▶ **WYBRANY TEKST**:

# organizations who wished to learn to build a constructive en



## Tunia

I have another beautifully-constructed sentence... How would you translate into Polish the following:
 A practical workshop on how to work with the new European Parliament organized for EuroNGOs member organizations who wished to learn to build a constructive engagement with conservative Members of the European Parliament (MEPs) and to get acquainted with the new political realities of the European Parliament. 
Please help.
Tunia


----------



## Slovianka

Warsztaty nad praktycznymi aspektami współpracy z nowym Parlamentem Europejskim zorganizowane dla organizacji członkowskich EuroNGO, których celem jest nawiązanie konstruktywnych kontaktów z konserwatywnymi członkami PE oraz zapoznanie się z nowymi realiami politycznymi w PE.

Napisałam o tych "praktycznych aspektach" współpracy, bo myślę, że może chodzić o to, jakie wypełniać formularze, do kogo się zglaszać, itd. A warsztaty, jak z nazwy wynika, muszą być praktyczne.
Istnieje też niewielkie, ale rzeczywiste ryzyko,ze coś niewłaściwie zrozumiałam.

▶ **POLECENIA DO WYKONANIA**:
[A] Dla kogo zorganizowano warsztaty opisane w angielskim zdaniu z wybranego tekstu?
[B] Wypisz wszystkie różne określenia, którymi wybrany tekst nazywa sam Parlament Europejski. Każde podaj raz, w formie z tekstu.
[C] Przytocz dosłownie fragment wybranego tekstu od „## Slovianka” aż do „coś niewłaściwie zrozumiałam.” włącznie.

▶ **WYCIĄG Z DANYCH**:
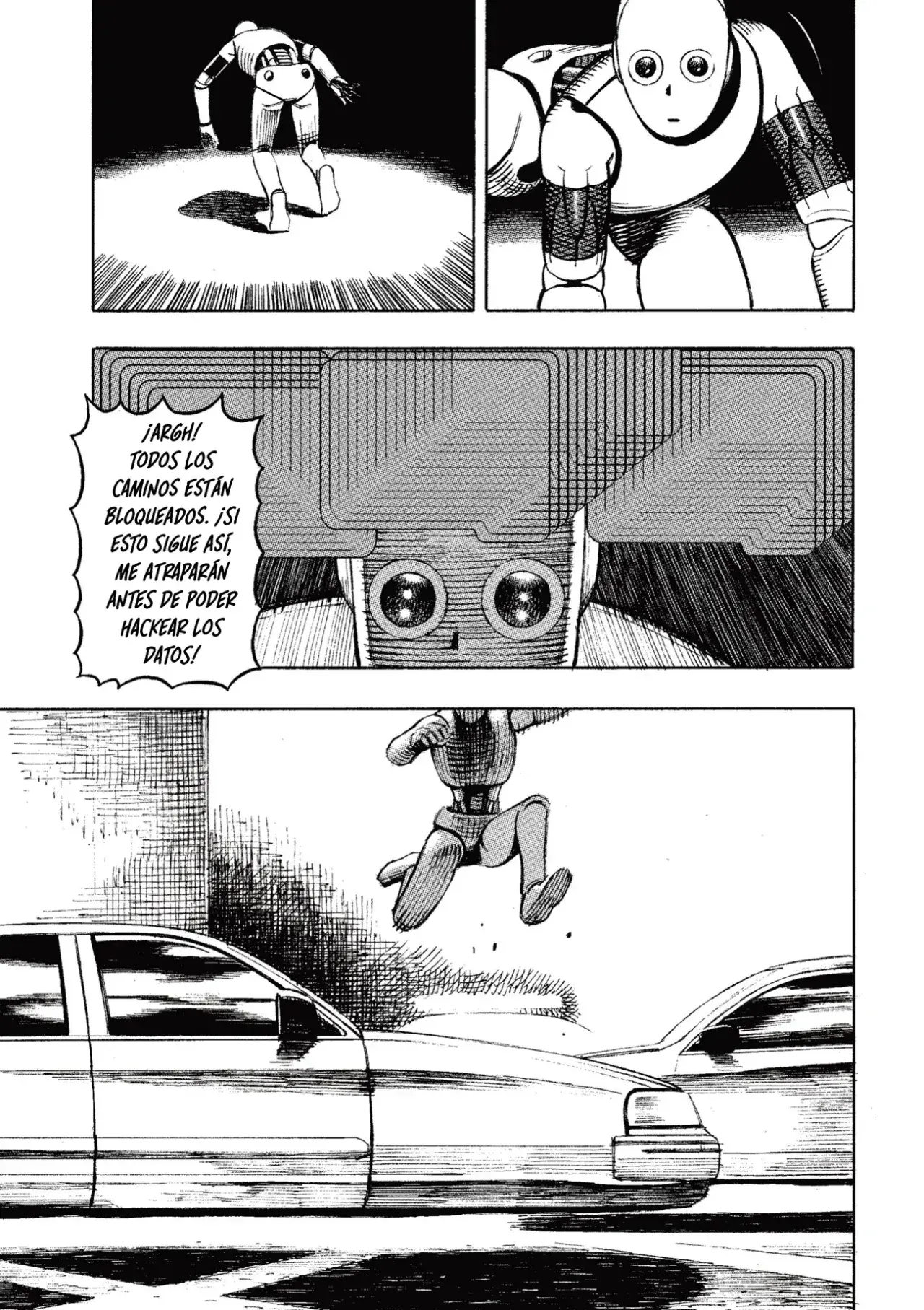 Capitulo 4 page 48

▶ **ZESTAW ODPOWIEDZI**:
[A] Dla organizacji członkowskich EuroNGOs.

[B] European Parliament; Parlamentem Europejskim; PE

[C]
## Slovianka

Warsztaty nad praktycznymi aspektami współpracy z nowym Parlamentem Europejskim zorganizowane dla organizacji członkowskich EuroNGO, których celem jest nawiązanie konstruktywnych kontaktów z konserwatywnymi członkami PE oraz zapoznanie się z nowymi realiami politycznymi w PE.

Napisałam o tych "praktycznych aspektach" współpracy, bo myślę, że może chodzić o to, jakie wypełniać formularze, do kogo się zglaszać, itd. A warsztaty, jak z nazwy wynika, muszą być praktyczne.
Istnieje też niewielkie, ale rzeczywiste ryzyko,ze coś niewłaściwie zrozumiałam.